Some major designers are launching fashion lines aimed at Muslim women — loose-fitting tunics and skirts with accompanying head veils. Once destined for markets in the Middle East, such clothing is gaining mainstream appeal in the West. In stores across Europe, "Islamic fashion" is now becoming available from top designers such as Dolce & Gabbana and DKNY.
But Paris shopper Nellie Bertrand says she feels conflicted by the trend, especially the women's bathing suit with trousers and a hood. It's dubbed the "burkini," now sold by the British retailer Marks and Spencer's, which has stores in and around Paris.
"Honestly, it's really complicated," Bertrand says. "Because, you know, people are supposed to be able to wear what they want. But in France, we're not used to having those kind of clothes in schools and they are not allowed."
Bertrand is referring to a 2004 ban on the Muslim headscarf in French public schools and government offices.
The debate over Islamic fashion turned into an uproar after Laurence Rossignol, the French women's rights minister, spoke about it in a radio interview in late March.
"We can't let these forces dictate what women wear," she said. When the interviewer pointed out that many women choose to wear the veil, Rossignol said, "Yeah, sure, like some American Negroes supported slavery."
With Europe's largest Muslim population, France is struggling to balance tolerance, secularism and personal freedom in a climate of heightened fear and security following two Islamist terrorist attacks in the last year. A state of emergency has been in place since November.
"Anytime you speak about Muslim women and anything dealing with Muslims in France, it becomes a hysterical debate," says Yasser Louati, who heads the French Collective Against Islamophobia.
Rossignol, he says, "is the minister for women's rights, and among those rights is the right to dress however you decide to dress."
Rossignol later said she regretted her remarks.

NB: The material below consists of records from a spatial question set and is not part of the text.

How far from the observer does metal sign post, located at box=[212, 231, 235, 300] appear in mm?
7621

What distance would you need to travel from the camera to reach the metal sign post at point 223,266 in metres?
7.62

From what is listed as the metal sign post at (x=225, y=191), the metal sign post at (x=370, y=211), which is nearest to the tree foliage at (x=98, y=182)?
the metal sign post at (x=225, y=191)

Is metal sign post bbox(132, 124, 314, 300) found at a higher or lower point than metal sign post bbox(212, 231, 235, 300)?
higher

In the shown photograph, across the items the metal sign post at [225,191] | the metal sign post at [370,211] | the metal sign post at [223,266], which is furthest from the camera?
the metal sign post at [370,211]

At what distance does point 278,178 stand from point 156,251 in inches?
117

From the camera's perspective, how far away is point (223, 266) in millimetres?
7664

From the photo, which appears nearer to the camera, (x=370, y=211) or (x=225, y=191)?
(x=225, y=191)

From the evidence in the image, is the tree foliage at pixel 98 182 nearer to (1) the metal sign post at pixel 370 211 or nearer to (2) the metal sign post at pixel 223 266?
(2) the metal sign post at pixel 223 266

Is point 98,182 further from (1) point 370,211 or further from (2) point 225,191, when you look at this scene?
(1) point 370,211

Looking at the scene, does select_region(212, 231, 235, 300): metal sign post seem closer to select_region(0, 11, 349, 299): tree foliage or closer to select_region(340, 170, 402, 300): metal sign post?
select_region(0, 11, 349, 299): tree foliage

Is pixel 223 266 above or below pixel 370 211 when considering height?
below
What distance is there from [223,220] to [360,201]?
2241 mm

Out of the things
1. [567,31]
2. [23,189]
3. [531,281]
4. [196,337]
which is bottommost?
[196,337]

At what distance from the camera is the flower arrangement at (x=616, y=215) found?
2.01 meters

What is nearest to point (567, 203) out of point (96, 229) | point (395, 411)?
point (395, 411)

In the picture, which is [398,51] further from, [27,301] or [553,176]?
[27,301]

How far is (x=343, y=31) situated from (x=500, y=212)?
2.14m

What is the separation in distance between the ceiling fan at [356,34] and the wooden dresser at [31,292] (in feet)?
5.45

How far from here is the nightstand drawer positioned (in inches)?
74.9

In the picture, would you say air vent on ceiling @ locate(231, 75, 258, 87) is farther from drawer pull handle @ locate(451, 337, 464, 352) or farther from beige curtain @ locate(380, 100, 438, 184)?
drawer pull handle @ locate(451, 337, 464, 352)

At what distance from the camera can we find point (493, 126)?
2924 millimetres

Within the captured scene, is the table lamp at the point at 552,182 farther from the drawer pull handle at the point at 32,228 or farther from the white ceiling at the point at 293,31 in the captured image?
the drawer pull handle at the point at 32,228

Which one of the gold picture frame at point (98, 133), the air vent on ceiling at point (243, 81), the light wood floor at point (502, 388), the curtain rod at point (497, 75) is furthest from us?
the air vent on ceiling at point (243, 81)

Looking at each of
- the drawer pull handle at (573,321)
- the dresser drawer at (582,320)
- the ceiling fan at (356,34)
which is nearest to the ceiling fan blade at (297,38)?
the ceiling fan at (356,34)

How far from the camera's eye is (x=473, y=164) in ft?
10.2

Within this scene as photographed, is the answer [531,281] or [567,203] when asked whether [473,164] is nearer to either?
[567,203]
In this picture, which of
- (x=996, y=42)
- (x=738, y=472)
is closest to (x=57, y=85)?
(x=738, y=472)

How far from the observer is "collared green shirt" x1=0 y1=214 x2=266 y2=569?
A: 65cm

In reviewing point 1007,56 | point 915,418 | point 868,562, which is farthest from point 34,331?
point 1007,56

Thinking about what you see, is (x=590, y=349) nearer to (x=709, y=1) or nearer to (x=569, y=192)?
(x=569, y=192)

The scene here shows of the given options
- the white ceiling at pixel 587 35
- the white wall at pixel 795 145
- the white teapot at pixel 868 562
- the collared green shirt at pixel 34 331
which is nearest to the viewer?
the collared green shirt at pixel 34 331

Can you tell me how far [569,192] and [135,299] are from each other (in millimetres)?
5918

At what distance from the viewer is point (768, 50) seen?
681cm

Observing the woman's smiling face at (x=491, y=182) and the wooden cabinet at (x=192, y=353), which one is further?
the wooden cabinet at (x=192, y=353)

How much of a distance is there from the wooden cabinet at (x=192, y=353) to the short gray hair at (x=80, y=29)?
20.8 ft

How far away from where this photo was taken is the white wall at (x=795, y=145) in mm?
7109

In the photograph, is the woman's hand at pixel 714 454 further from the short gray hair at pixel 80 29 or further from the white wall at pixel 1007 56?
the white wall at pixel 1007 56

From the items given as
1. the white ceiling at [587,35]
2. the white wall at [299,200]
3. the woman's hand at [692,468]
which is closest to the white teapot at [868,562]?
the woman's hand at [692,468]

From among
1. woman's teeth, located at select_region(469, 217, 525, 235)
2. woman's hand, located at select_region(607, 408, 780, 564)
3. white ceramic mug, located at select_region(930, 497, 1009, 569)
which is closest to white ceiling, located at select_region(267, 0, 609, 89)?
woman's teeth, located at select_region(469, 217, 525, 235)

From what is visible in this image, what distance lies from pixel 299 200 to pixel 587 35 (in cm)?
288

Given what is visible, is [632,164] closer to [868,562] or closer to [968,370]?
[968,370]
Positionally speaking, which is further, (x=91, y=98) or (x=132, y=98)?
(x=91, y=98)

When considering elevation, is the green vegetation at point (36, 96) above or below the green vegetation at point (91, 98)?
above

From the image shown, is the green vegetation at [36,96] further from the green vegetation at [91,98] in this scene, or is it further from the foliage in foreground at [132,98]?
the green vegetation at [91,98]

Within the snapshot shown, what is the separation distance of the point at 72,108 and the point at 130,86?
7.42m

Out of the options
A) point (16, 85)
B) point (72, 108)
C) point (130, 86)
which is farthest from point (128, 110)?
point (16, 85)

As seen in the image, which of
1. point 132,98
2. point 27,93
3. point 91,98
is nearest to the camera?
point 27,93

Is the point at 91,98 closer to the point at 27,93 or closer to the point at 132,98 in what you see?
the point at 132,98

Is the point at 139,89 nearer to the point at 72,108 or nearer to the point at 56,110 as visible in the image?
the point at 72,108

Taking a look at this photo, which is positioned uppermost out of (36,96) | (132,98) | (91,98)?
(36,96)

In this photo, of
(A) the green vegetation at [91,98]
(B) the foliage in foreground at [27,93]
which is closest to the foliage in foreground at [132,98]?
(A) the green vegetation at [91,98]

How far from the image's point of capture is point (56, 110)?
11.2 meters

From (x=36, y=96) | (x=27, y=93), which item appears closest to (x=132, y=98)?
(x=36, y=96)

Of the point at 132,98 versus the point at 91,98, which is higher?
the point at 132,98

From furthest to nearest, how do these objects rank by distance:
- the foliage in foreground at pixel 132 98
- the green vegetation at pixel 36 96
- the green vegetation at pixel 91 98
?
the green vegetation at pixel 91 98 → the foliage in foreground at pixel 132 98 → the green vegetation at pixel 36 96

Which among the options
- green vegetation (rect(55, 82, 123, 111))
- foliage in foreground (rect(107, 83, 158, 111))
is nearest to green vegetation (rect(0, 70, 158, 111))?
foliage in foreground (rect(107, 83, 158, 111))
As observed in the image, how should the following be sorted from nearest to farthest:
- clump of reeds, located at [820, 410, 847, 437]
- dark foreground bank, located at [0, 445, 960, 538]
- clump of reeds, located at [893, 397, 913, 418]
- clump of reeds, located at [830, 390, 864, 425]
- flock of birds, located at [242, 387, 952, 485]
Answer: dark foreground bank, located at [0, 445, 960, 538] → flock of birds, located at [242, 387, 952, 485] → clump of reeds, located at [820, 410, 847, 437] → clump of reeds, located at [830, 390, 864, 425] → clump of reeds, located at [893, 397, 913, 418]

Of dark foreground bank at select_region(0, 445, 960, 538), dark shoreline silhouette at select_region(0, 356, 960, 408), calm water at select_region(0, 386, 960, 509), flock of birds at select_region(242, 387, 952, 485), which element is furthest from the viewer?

But others in France have expressed similar misgivings. Feminist philosopher Elisabeth Badinter called for a boycott of brands selling Islamic fashion, and Paris Mayor Anne Hidalgo said she found the trend a little "upsetting."
Paris-based fashion writer Dana Thomas says fashion has long incorporated religious symbols. Take Dolce & Gabbana's embrace of Catholicism.
"They have pictures of nuns and priests in their ads and they have baroque crosses as jewelry and that's all OK," she says. "I think France is freaking out about this right now because they're just very nervous. And the French have always prided themselves on what they call laic, this system of separation of church and state, and so they have to react in this way in order to shore up the argument for the ant-veil law – that we just don't have anything religious creeping into our everyday lives."
French secularism was established by a 1905 law that strictly separated the church and state. At the time, the law aimed to keep a powerful Catholic church from dictating policy. While secularism is meant to ensure the state's neutrality with regard to religion and ensure that all religions can practice freely, many feel it is now being exhorted to discourage religion — especially Islam.
Faïza Zerouala is a French journalist and a Muslim. Her book, Voices Behind the Veil, tells the story of 10 French women who wear the hijab.
"To be Muslim in France is becoming more and more complicated," she says, "because we are talking so much about Islam and its negative offshoots. And women who wear the veil are on the front line, because people can't help but somehow associate them with these attacks."
Zerouala says secularism is being used today as a shield against Islam. It's unacceptable to say you're anti-Muslim, she explains. But it's okay to say you're fighting to defend secularism.